Kadeh

Önce tatlı bir hayal, sonra büyük bir düş kırıklığı ve sonunda buz gibi bir realite. Hep iyi olacak diye bir umudun peşinden koştunuz mu siz? Ben koştum...

Hepsinde de bir boşluk ve hepsinde de bir yitirilmişlik var. Neler kaybetmedik ki? Bir Neşet türküsünde nota, bir Müslüm şarkısında makam yitirdik. Hep bir yalnızlık ve hep bir hüzün düştü payımıza. Üç otuz para etmeyecek ibnelerin halinden anladık da, ağızlarından boşalan salyalara kurban edildik. Siz kimdiniz sahi, kim olabilirdiniz? Piç cahilliklerinizle büyük fikirleri yenebildiğinizi sandınız, oysa koskoca bir bok böceğinden farksızdınız.

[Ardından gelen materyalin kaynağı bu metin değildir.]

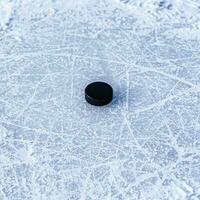 Eishockey Puck Lügen auf das Schnee Nahansicht foto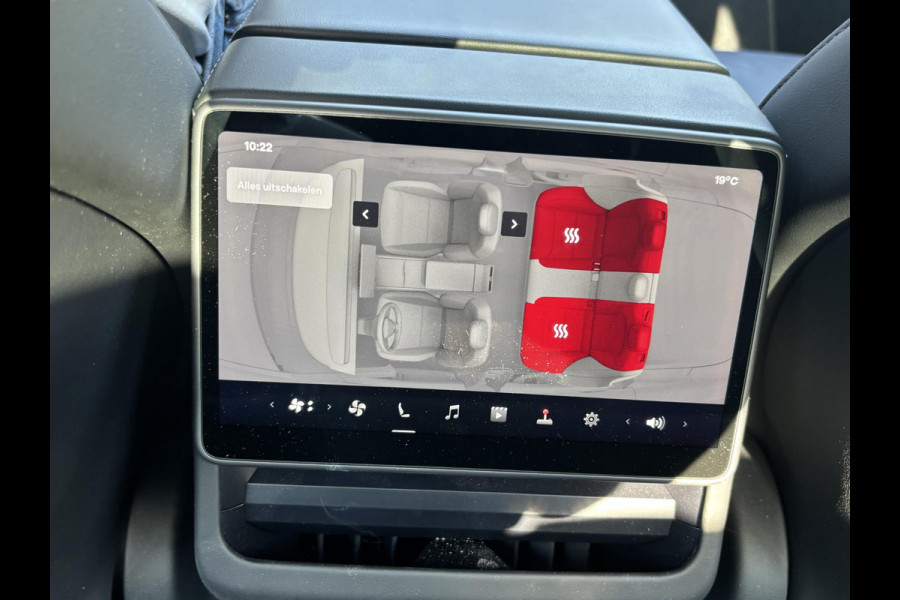 Tesla Model 3 Long Range AWD 78 kWh VAN: 44.900,- VOOR 41.877,- UW HERSFTVOORDEEL: 3.023,- euro. 1e Eigenaar | Origineel NL | BTW-Verrekenbaar | Fabrieksgarantie t/m 2027|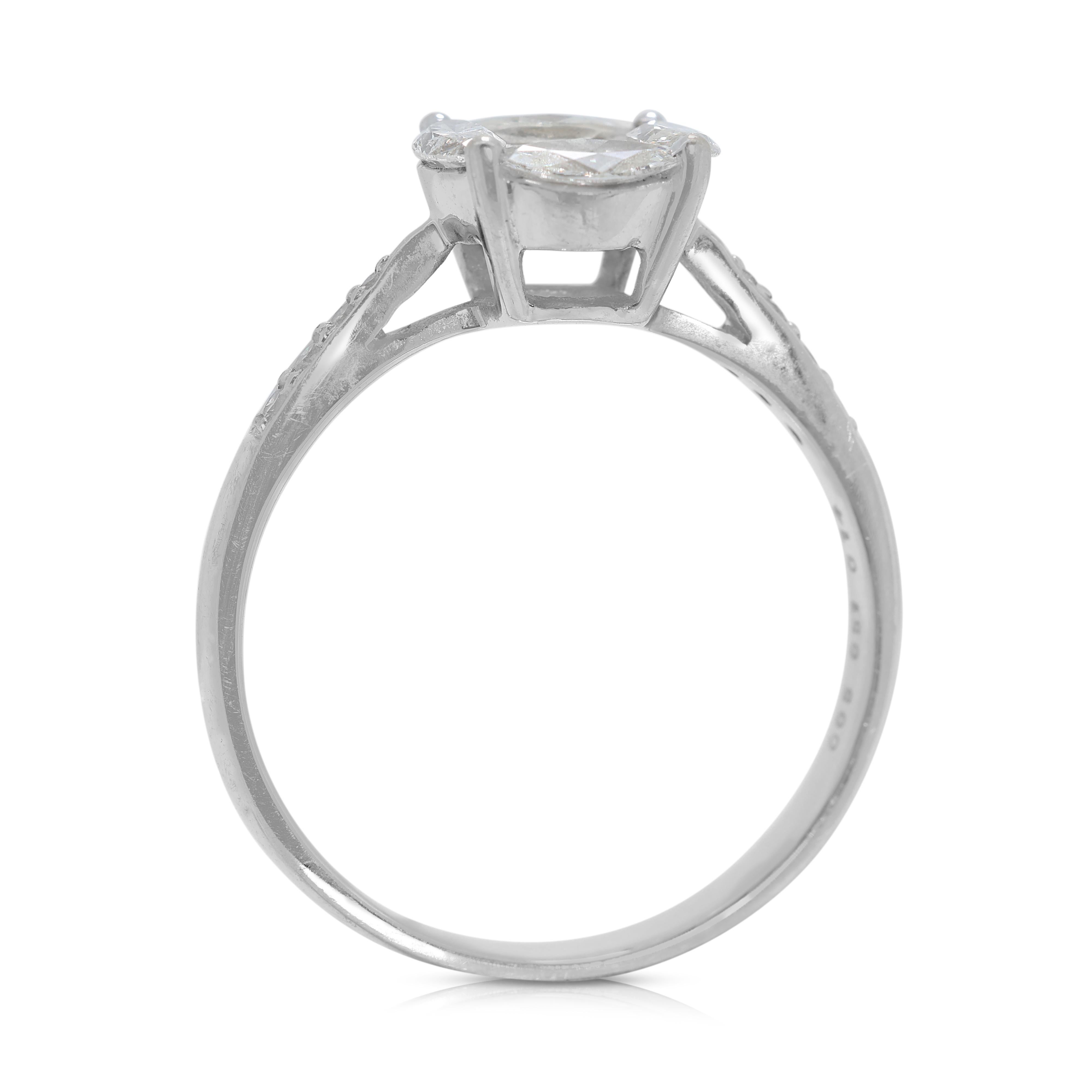 Éblouissante bague pavée de diamants naturels 0,70 carat en or blanc 18 carats en vente 2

Ey zamanı yaşayıp bizleri yokluğunla sınayan Tanrı, yokluğundan o kadar eminim ki, var olsan bile varlığından utanırsın. Yine de sana sesleniyorum, yine de sana çatıyorum:

Gel hey güzel yarınların sarhoş tanrısı,

Gel hey meze ol şarabımın tortusuna!

Varlığın ne ola ki, yokluğun ne olmuş, 

Gel, var olmasan da Tanrısın yokluklar ülkesinde.